SOX Semiconductor Index Daily Chart Fibonacci Retracements Two Leg Bear Flag Gaps

The SOX is key to any economic recovery, after all, chips go into nearly everything nowadays. Lots going on technically. SOX took a four day stumble losing 4.5% as April began, but rebounded two days ago to now make up that entire selling event and now test the 50 MA at 445. The 447 gap would like to be filled as well. The two-leg bear flag shown with the blue lines would remain in play as long as 450 was not exceeded. If the bear flag pattern proceeds and the second leg down starts from 450, the target is 385. Above 450 and the bear flag pattern would be negated.

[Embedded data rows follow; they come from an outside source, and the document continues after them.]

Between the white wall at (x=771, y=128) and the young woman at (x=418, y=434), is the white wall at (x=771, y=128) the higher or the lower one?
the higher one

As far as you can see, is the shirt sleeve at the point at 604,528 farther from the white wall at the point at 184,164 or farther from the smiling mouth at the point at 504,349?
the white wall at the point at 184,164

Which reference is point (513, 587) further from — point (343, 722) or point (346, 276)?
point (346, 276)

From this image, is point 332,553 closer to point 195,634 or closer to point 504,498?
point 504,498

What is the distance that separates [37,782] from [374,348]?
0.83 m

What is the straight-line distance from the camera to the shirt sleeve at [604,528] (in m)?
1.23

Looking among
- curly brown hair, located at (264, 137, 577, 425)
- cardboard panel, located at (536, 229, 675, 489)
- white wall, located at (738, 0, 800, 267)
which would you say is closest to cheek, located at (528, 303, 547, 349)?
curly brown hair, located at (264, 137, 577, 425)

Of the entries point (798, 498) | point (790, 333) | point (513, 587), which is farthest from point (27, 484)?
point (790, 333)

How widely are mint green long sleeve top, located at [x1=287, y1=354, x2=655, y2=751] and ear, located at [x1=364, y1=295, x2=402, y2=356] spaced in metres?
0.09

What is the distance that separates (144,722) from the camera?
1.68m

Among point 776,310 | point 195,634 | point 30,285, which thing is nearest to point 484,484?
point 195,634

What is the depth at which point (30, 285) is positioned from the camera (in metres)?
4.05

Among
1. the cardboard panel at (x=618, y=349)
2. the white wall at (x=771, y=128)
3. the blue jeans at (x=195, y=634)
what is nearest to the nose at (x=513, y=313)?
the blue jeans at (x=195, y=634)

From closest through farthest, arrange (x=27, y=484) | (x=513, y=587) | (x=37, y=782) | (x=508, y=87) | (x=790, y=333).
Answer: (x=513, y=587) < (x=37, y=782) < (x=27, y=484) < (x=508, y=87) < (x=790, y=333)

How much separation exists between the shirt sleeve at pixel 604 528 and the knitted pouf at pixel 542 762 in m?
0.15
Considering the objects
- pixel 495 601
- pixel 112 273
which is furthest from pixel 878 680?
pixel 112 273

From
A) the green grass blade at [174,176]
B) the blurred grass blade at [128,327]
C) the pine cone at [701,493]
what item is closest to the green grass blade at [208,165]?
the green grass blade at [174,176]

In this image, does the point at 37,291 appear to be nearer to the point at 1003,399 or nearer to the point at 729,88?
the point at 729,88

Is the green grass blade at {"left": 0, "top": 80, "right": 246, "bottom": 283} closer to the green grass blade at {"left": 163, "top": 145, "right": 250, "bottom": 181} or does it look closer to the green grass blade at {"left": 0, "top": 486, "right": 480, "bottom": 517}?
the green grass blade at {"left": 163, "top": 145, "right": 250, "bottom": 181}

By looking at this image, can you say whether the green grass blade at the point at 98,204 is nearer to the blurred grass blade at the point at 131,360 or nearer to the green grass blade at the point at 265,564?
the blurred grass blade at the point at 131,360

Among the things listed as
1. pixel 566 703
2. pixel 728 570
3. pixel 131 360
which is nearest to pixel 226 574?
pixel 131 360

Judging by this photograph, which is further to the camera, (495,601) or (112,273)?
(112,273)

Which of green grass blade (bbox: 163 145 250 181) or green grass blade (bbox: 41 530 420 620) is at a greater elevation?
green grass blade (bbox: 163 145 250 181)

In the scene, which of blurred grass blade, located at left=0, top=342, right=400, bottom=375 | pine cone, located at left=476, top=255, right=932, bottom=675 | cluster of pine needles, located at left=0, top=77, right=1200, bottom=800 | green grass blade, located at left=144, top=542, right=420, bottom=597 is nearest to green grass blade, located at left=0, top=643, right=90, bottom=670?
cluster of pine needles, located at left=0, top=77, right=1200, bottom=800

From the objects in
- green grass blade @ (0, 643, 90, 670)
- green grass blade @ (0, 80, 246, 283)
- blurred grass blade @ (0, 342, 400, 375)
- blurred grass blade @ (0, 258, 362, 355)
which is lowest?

Interestingly, 449-450 is strong horizontal resistance and also the 62% Fibonacci retracement of the late February to mid March sell off. Thus, this 445-450 range is critical and will result in either a topping area, or price would break thru to the upside towards 465. The indicators are all weaker on this price move now except for RSI which is agreeable to a little more upside, so this should manifest as a testing of this critical 445-450 area.

If 445-450 resistance holds, the bears are in business with support at 441, 434, 427, 422, 413, 410, 400 and the bear flag target of 385; if price punches up thru 450, the bulls are in business with resistance at 455, 460, key R at 465, the gap fill at 470 and the 474 prior top. This information is for educational and entertainment purposes only. Do not trade based on this information. Consult your financial advisor before making any investment decision.